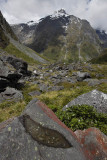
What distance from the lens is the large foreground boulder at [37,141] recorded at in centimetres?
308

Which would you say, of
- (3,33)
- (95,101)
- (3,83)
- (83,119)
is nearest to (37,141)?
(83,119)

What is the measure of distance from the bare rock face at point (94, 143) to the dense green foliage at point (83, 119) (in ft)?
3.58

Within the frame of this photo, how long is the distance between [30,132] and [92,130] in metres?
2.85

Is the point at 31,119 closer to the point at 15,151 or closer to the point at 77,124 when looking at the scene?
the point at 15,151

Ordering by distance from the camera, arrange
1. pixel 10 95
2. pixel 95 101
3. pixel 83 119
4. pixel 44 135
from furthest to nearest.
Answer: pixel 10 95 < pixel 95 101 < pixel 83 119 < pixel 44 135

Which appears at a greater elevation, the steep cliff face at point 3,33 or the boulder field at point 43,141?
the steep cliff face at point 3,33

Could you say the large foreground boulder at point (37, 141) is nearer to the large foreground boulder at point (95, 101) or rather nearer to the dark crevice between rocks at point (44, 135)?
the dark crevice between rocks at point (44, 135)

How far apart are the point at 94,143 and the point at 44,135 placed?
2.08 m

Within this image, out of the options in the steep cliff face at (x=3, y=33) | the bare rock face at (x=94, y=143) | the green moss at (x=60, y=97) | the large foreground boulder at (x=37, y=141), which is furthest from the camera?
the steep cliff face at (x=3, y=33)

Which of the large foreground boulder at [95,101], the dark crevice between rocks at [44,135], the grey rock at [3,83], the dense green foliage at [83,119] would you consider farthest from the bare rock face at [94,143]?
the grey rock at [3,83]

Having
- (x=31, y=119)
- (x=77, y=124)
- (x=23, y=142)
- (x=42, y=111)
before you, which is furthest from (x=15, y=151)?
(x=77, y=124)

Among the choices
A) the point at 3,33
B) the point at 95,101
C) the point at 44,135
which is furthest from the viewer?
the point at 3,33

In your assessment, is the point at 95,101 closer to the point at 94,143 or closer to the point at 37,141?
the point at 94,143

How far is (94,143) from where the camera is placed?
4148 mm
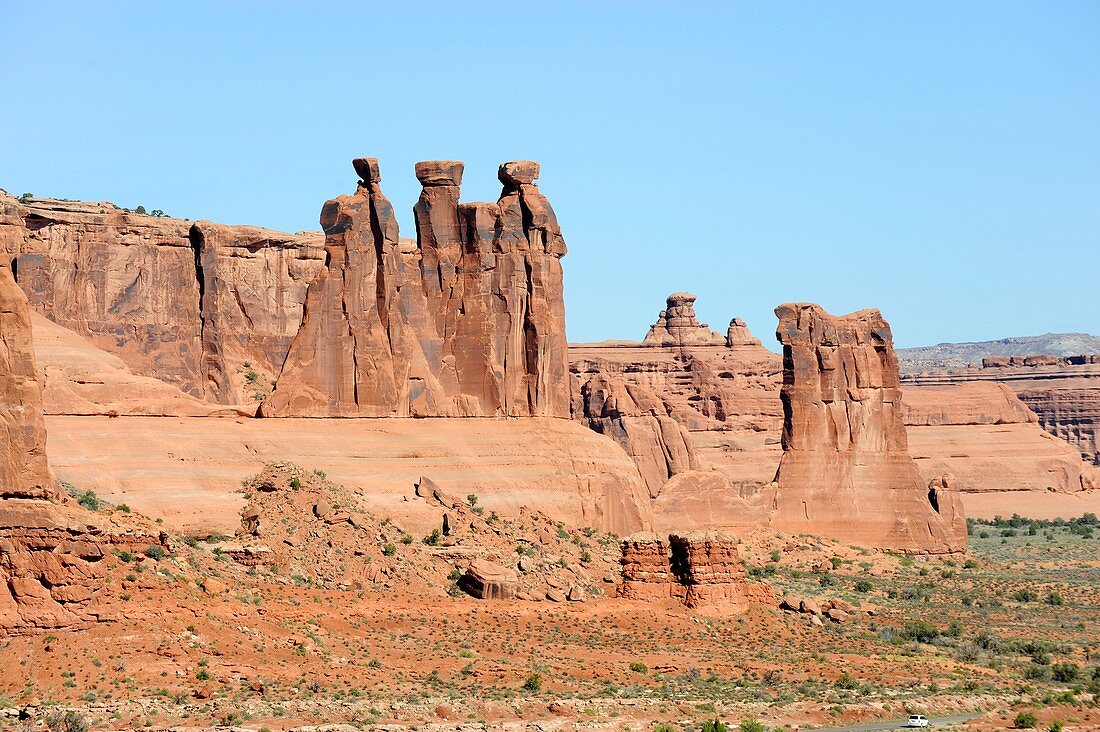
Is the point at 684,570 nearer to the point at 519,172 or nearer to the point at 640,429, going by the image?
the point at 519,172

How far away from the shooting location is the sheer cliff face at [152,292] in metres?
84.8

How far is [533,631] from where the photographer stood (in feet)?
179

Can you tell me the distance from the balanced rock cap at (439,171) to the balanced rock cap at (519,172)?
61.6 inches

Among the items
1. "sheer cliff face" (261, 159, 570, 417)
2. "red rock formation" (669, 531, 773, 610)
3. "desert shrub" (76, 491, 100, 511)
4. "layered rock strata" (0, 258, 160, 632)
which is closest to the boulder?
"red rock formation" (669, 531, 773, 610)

————————

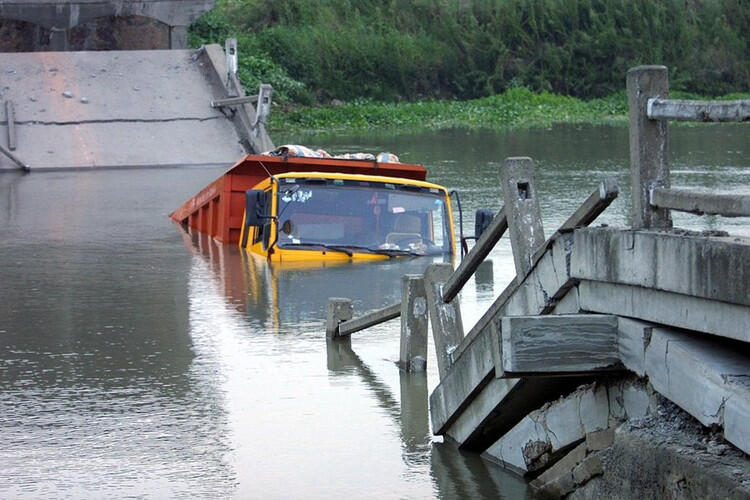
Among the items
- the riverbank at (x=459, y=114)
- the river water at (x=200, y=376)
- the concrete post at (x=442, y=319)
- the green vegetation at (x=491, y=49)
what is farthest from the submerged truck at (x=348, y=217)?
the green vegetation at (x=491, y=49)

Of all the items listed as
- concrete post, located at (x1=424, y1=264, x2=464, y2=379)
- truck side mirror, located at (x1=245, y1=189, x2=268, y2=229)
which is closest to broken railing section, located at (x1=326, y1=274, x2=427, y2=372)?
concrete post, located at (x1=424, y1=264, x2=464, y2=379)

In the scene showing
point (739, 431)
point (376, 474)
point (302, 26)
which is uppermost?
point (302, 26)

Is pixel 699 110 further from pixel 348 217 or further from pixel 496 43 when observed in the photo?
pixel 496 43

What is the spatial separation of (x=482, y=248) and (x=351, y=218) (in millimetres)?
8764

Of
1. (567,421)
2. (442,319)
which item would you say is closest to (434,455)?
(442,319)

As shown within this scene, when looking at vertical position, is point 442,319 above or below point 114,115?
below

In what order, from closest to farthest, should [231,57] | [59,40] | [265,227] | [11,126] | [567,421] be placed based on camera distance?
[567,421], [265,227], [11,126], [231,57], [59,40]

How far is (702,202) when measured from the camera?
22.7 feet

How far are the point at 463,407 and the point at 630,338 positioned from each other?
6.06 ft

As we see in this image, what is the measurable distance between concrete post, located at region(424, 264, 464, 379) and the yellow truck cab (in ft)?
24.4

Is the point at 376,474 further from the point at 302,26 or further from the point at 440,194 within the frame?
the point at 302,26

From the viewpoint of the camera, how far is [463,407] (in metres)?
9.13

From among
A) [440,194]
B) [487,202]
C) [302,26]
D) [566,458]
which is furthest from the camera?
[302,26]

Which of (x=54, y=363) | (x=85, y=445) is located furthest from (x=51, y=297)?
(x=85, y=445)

————————

_Task instructions_.
Lay out the lines of the records from the one containing "How far away" through the one containing "61.6 inches" as a Markdown table with the columns Row and Content. Number each line and omit the blank ones.

_Answer to this task_.
| Row | Content |
|---|---|
| 1 | How far away from the shooting location is the sheer cliff face at [152,292] in metres? |
| 2 | 84.8 |
| 3 | How far is [533,631] from where the photographer stood (in feet)? |
| 4 | 179 |
| 5 | Can you tell me the distance from the balanced rock cap at (439,171) to the balanced rock cap at (519,172)? |
| 6 | 61.6 inches |